L'histoire récente de l'archéologie réunionnaise
Sur l’île de La Réunion, l’archéologie est une discipline jeune, qui a commencé à s’organiser depuis les années 2000 seulement.
À peuplement récent…
Si l'île apparaît sur les cartes arabes à la fin du Moyen Âge, les premières explorations connues à ce jour sont celles des Portugais au XVIe siècle. Elle semble alors totalement inhabitée. La colonisation par la France débute officiellement en 1663, avec l’envoi de deux colons accompagnés de dix esclaves malgaches. Ce contingent constitue l’origine du peuplement de l'île, appelée « Bourbon » jusqu'à la Révolution.
… archéologie récente
Son histoire vieille de seulement 350 ans explique sans doute que La Réunion n'ait intéressé que tardivement les archéologues, laissant longtemps le terrain aux chasseurs de trésor. L’archéologie se développe dans l’île à l'aube des années 2000 grâce aux travaux de deux associations : la Confrérie des gens de la mer pour le domaine sous-marin et le Groupe de recherches pour l'histoire et l'archéologie de la terre réunionnaise, pour le terrestre.

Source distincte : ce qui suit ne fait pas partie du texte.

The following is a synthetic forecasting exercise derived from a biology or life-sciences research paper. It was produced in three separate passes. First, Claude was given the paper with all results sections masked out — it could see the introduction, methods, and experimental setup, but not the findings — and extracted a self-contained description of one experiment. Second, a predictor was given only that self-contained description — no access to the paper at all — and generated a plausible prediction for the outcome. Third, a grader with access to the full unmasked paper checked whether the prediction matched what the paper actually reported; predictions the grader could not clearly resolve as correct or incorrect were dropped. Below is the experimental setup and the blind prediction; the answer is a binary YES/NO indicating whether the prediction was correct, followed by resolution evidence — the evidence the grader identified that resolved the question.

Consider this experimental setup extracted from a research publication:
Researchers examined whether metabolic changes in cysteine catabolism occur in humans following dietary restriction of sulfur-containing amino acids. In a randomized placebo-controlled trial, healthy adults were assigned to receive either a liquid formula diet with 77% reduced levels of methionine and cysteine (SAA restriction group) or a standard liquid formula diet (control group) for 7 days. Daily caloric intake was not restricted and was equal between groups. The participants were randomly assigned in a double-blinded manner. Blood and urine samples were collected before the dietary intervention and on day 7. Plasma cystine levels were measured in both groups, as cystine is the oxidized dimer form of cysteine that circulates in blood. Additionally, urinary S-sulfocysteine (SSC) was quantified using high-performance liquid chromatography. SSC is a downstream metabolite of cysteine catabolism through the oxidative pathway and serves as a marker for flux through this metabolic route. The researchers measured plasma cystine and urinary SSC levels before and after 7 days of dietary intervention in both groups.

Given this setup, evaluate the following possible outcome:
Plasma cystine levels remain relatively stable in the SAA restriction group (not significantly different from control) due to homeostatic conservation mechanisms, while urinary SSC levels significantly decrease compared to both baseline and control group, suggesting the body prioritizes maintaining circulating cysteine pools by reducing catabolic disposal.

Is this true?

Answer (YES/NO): NO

Du battant des lames au sommet des montagnes

© Edouard Jacquot
En 2007, le passage du cyclone Gamède met au jour des ossements humains sur le littoral de Saint-Paul, ce qui incite l'État à se doter, en 2010, d'un service d'archéologie dont la mission consiste, notamment, à programmer les recherches. En 2011, un sondage au Cimetière Marin de Saint-Paul révèle des sépultures d'esclaves, la présence de mutilations dentaires tend à prouver l'origine africaine des défunts.
En 2011-2012, une opération concernant la problématique du marronnage, c'est-à-dire la fuite des esclaves à l'intérieur de l'île, démontre définitivement l'intérêt de l'archéologie pour la connaissance du passé réunionnais. Elle consiste en une expédition pionnière dans la « vallée secrète », à Cilaos, un site de haute montagne quasiment inaccessible (cf. chapitre suivant) ; elle permet, pour la première fois, de fouiller un refuge de marrons et d'étudier leur mode de survie. Pour guider les prospections et modéliser le peuplement des Hauts, une cartographie lidar est réalisée sur la planèze du Maïdo et sur le cirque de Mafate.
La recherche programmée
Fouille du Vieux Saint-Paul - Ruines d'un ancien village à Saint-Paul, La Réunion. Opération Xavier Peixoto, Inrap.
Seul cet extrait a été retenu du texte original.